TEXTAUSZUG:
┌──

Wärmerer Ozean kann Schelfeis zum Schmelzen bringen

„Schelfeise stabilisieren den antarktischen Eisschild und begrenzen somit den Beitrag der Antarktis zum Anstieg des Meeresspiegels, aber ein sich erwärmender Ozean kann zu raschem Abschmelzen an der Unterseite des Schelfeises, dem sogenannten basalen Schmelzen, führen, was mittelfristig eine Destabilisierung des Eisschildes zur Folge hätte“, erklärt die Meteorologin Elisabeth Schlosser vom Institut für Atmosphären- und Kryosphärenwissenschaften der Universität Innsbruck.

Vorherrschende Windrichtungen haben großen Einfluss

Gemeinsam mit Tore Hattermann vom Norwegischen Polarinstitut und seinem internationalen Team hat die Polarforscherin in der aktuellen Studie die Auswirkungen atmosphärischer Bedingungen auf die Meereszirkulation am Filchner-Ronne-Schelfeis untersucht. Mehrjährige Messreihen mit Daten aus insgesamt fünf Heißwasserbohrungen durch das Schelfeis lieferten dazu die Grundlage.

└──

AUFGABE 1:
Nenne alle Eigennamen von Personen, Einrichtungen und Orten, die im Textauszug über das Schelfeis vorkommen, in der Form, in der sie dort stehen.
AUFGABE 2:
Übertrage den folgenden Satz aus dem Textauszug ins Englische: „Mehrjährige Messreihen mit Daten aus insgesamt fünf Heißwasserbohrungen durch das Schelfeis lieferten dazu die Grundlage.“
AUFGABE 3:
Führe den Text über das Schmelzen des Schelfeises nach seinem letzten Satz um einige Sätze weiter.

GESPEICHERTE DATEN:

┌──

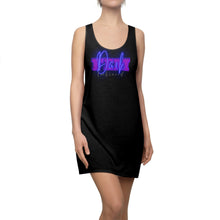 Load image into Gallery viewer, "Dark FEM Embraced" Women's Cut & Sew Racerback Dress
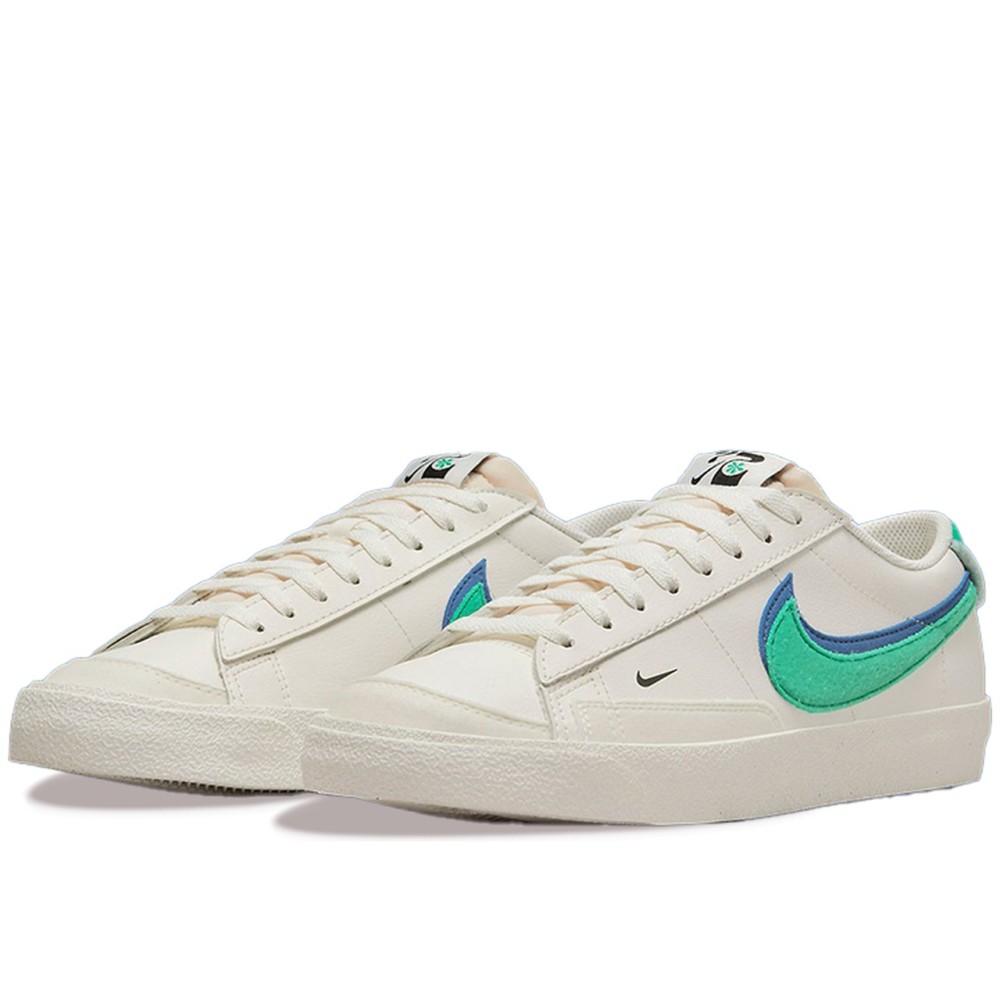 Blazer Low 72 Double Swoosh Sail Green Blue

└──

DEINE ANTWORT 1:
Antarktis
Elisabeth Schlosser
Institut für Atmosphären- und Kryosphärenwissenschaften
Universität Innsbruck
Tore Hattermann
Norwegischen Polarinstitut
Filchner-Ronne-Schelfeis

DEINE ANTWORT 2:
Multi-year measurement series with data from a total of five hot-water boreholes through the ice shelf provided the basis for this.

DEINE ANTWORT 3:
Die ozeanische Zirkulation unter den Schelfeisen ist extrem komplex, aber ausschlaggebend dafür, wie sich deren Wachstum oder Abschmelzen entwickelt. „Wichtig ist hier der Faktor Salz: Salz kann beim Gefrieren von Meerwasser nicht in den Eiskristallen eingebaut werden, sondern wird nach unten ausgeschieden, was zur Bildung von stark salzigem und kaltem Wasser führt, das somit sehr schwer ist und absinkt. Die Meereisbildung nördlich des Schelfeises führt so zu einer Intensivierung der Zirkulation im Ozean. Südliche Winde können das frische Meereis nach Norden transportieren, wobei freie Wasserflächen entstehen, an denen wiederum Meereis gebildet wird“, erklärt Schlosser.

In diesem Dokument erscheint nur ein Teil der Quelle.